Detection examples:
+---+
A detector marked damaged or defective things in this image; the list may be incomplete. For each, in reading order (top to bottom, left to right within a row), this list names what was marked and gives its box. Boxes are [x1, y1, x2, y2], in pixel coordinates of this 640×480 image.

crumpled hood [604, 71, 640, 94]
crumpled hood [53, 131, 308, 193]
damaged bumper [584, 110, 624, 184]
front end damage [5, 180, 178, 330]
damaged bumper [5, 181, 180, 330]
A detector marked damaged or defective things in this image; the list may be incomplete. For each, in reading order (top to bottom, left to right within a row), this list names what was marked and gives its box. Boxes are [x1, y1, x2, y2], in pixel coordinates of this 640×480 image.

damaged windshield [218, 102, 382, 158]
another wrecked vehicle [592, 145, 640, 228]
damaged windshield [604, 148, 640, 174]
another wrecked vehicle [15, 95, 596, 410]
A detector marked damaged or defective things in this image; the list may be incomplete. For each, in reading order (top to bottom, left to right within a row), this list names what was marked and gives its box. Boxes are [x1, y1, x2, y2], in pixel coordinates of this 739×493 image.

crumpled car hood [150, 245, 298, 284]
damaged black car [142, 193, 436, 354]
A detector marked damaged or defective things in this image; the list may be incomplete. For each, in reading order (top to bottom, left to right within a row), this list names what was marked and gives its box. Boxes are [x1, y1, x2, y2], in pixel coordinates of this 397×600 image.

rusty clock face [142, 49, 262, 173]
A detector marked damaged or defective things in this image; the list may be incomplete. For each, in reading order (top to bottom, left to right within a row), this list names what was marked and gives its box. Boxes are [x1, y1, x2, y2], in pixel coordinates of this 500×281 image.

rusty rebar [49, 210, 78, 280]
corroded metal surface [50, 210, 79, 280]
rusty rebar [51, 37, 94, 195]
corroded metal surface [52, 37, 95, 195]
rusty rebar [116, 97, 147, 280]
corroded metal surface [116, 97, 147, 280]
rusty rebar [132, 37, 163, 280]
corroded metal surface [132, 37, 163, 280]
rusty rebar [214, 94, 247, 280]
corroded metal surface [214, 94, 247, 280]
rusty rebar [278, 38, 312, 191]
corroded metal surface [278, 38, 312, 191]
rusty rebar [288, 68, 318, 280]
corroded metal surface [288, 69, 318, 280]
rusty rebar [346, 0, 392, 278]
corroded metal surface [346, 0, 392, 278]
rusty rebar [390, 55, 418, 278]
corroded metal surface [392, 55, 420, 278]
+---+
Could you edit the records starting at their beginning and ending at the line containing "damaged bumper [5, 181, 180, 330]", replacing "detector" with "reviewer", leaving all else unchanged and returning only those lines?

A reviewer marked damaged or defective things in this image; the list may be incomplete. For each, in reading order (top to bottom, left to right within a row), this list names what was marked and gives its box. Boxes are [x1, y1, x2, y2], in pixel coordinates of this 640×480 image.

crumpled hood [604, 71, 640, 94]
crumpled hood [53, 131, 308, 193]
damaged bumper [584, 110, 624, 184]
front end damage [5, 180, 178, 330]
damaged bumper [5, 181, 180, 330]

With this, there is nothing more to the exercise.